What's the Difference Between Azorean and Portuguese Cuisine?

The Azores are a region in Portugal, but their cuisine is unique

Azorean style fish
Classic Azorean style cod fish. Carlos-Pacheco/Flickr/CC BY 2.0

Azorean cuisine, native to the Azores Islands, is a rich, hearty, peasant-based style of cooking. Its flavors sing of seafood, spicy stews, sweet desserts, and rich dairy products, but most people assume that the foods of these islands are the same as Portugal’s—if they have even heard of the islands. While some of the dishes are even the same, Azorean and Portuguese cuisines are actually quite different.

Geography and Food

The Azores is an archipelago of nine islands of various sizes, all of which are geographically isolated, both from the mainland and from each other. They lie in the Atlantic Ocean approximately two-thirds of the way between the United States and the coast of mainland Portugal. This is one of the main reasons that the food of the Azores is so little known—it isn’t easy to get to them and, in fact, it isn’t even that easy to get from one to the other! Even today, people who live on one of the islands are more likely to have been to the mainland or traveled to other parts of the world than to the other islands in their archipelago.

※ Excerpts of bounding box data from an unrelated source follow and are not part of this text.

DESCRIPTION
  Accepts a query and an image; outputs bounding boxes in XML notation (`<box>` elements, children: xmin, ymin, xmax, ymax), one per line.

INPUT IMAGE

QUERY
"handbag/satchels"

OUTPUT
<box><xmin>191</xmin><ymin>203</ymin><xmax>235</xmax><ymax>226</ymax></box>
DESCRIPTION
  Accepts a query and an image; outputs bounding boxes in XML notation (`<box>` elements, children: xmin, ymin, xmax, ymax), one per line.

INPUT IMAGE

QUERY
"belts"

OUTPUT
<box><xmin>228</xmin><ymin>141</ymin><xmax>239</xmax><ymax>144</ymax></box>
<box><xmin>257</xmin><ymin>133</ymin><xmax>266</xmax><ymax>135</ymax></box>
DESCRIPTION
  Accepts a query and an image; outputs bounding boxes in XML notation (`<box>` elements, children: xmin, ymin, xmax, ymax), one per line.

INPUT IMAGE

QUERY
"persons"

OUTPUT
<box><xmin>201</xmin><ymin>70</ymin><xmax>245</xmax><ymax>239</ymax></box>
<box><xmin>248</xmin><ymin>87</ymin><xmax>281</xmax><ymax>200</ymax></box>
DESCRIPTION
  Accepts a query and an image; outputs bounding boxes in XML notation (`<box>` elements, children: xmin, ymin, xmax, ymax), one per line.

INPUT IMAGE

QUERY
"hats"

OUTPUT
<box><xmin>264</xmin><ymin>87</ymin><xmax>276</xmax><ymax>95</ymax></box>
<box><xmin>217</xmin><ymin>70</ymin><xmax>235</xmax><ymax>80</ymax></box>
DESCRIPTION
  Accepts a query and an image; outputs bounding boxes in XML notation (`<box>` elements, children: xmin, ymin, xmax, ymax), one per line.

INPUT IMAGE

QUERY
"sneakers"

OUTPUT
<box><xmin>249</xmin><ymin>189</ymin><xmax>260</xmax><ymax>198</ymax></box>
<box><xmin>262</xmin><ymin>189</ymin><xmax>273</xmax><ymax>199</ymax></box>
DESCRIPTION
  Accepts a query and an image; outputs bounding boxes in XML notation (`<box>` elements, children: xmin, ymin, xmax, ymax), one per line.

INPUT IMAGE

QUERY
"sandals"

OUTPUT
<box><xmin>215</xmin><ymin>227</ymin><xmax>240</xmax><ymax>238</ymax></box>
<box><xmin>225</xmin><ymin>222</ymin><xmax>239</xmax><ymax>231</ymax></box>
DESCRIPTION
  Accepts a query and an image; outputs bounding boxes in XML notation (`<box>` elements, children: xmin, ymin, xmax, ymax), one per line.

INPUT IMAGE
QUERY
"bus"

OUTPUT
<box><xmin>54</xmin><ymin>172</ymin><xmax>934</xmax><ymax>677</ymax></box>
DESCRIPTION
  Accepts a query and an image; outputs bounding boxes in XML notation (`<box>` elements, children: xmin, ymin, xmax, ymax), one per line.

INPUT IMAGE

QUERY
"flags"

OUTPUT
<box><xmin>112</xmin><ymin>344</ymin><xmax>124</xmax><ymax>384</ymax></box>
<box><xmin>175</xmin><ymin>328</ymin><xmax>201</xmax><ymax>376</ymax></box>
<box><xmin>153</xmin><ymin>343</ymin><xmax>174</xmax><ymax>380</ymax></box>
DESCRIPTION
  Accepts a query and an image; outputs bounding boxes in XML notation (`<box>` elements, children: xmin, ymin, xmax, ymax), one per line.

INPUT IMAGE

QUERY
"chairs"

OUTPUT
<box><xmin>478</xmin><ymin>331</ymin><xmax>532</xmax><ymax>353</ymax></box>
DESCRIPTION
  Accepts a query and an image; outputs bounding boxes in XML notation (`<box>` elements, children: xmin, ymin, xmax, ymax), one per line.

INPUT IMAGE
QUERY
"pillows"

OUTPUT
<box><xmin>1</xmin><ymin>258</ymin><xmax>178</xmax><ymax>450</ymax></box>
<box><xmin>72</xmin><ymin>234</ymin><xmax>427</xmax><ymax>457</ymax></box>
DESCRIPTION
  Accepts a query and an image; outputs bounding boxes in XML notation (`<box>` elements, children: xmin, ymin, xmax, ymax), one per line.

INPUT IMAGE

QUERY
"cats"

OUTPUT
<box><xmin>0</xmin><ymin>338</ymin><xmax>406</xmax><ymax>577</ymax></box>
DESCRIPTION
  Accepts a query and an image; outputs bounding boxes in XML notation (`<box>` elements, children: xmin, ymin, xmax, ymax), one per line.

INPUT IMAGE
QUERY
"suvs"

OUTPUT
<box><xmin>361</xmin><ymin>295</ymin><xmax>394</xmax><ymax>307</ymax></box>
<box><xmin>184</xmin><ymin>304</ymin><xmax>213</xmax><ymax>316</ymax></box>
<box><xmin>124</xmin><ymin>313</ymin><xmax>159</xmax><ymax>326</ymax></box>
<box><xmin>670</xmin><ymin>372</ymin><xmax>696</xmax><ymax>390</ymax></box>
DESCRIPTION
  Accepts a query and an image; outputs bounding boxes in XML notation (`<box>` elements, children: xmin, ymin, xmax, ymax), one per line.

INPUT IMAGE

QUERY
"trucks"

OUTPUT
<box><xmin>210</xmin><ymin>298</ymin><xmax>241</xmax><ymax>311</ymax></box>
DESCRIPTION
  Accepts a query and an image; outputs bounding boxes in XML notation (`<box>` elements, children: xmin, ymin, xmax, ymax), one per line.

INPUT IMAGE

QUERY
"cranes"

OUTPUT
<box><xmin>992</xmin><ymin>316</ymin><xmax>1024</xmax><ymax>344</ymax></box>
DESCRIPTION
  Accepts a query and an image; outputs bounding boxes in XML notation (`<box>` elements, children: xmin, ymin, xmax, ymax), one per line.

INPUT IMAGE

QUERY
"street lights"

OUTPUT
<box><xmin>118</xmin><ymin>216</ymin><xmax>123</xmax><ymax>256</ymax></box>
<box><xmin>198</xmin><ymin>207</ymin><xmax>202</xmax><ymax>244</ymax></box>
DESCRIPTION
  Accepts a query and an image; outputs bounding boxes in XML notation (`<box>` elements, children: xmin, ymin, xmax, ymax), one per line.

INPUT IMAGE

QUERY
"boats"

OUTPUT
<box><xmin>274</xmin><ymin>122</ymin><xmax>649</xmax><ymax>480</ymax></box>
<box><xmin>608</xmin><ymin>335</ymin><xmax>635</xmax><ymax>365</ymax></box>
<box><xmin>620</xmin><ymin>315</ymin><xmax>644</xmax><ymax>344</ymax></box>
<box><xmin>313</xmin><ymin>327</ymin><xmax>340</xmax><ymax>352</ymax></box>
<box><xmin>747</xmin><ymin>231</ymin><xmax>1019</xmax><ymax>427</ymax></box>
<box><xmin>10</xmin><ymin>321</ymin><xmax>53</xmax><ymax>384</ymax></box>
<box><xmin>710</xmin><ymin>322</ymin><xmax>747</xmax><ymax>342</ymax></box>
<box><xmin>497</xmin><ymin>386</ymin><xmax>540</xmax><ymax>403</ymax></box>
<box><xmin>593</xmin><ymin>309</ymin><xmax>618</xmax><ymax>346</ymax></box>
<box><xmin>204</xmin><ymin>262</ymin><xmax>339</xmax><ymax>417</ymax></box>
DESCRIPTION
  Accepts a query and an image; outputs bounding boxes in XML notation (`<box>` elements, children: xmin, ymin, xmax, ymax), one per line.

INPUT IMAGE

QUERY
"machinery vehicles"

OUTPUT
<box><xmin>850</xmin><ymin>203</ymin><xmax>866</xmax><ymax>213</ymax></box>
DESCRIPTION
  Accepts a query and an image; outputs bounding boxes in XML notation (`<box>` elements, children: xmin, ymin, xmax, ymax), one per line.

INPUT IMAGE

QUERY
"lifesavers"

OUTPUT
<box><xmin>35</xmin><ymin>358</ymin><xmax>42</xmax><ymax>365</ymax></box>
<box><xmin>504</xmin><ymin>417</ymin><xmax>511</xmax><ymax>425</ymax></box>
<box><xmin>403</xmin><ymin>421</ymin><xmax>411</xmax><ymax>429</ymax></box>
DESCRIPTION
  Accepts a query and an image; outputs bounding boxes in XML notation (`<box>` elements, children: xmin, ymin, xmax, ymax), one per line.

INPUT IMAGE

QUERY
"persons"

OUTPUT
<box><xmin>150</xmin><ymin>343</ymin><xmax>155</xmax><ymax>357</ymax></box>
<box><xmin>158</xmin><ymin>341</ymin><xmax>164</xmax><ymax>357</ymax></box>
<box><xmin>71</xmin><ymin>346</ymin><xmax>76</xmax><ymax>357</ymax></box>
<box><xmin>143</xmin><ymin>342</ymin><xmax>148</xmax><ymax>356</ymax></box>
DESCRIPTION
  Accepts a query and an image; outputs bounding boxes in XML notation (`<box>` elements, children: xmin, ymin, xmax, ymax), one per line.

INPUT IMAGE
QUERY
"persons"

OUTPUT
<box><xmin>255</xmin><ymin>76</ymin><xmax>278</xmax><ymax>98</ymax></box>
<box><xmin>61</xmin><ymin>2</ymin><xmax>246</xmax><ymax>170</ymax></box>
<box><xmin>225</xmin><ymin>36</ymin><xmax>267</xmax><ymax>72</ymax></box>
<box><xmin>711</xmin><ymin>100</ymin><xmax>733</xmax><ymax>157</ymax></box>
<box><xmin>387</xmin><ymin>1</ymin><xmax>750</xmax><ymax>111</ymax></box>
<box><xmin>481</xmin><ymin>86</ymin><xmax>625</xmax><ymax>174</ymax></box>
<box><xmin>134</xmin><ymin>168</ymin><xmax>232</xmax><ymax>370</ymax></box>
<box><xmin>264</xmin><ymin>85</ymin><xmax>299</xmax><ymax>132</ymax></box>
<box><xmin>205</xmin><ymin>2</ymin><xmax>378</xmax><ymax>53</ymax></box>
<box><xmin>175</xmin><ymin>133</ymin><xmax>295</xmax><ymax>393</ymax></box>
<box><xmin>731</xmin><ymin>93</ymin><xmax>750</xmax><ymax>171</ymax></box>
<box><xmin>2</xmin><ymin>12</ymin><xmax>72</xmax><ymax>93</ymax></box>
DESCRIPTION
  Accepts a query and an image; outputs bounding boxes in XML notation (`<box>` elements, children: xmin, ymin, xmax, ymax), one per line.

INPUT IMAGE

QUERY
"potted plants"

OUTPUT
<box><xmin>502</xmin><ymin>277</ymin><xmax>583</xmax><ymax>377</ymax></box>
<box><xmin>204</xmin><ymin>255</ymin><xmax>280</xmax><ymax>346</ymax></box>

Azorean vs. Portuguese Cuisine

As a general rule, Azorean cuisine tends to be much more country rustic than mainland Portugal’s. The food is much simpler than the complex flavors of Portuguese cuisine. Common food or dishes include:

  • Dairy: The Azores are famous for their rich dairy products. Cows tend to be used for milk rather than as meat (pork is the main meat used in cooking). At breakfast, you are likely to be served a small glass jar filled with local yogurt, bread spread with rich butter, and coffee with lots of steamed whole milk.
  • Cozida: A unique type of food that comes from the island of Såo Miguel, the biggest island. This is a sort of one-pot meal that is actually cooked by digging a hole in the ground near the famous caldeiras (hot geysers) of Furnas.
  • Alcatra: A popular Azorean dish that hails from the island of Terçeira. This pot roast-style dish can be made from pork, beef, or another animal and is slow-baked with tomatoes, onions, garlic, and a bit of clove.
  • Seafood: Seafood is prominent in both Portuguese and Aorean cuisine. Bacalhau (cod) and other fish figures heavily in the mix, but there is a heavier use of polvo (octopus), lamprey and limpets.
  • Ananas: Pineapples, or Ananas, are grown on the island of Såo Miguel and are exported heavily to mainland Portugal. It is frequently seen on the menu of Azorean restaurants for dessert and is the rare exception to the richly sweet dishes that characterize most of the Azorean repertoire of desserts.
  • Massa Sovada: Portuguese sweet bread, massa sovada, originated in the Azores and is a common part of Christmas and Easter for both Azoreans and mainland Portuguese. For Easter, it is often baked with hard-boiled eggs in the center of the loaf. Malasadas are round balls of dough that are deep-fried and rolled in granulated sugar, almost like a donut, that supposedly originated in the island of Såo Miguel.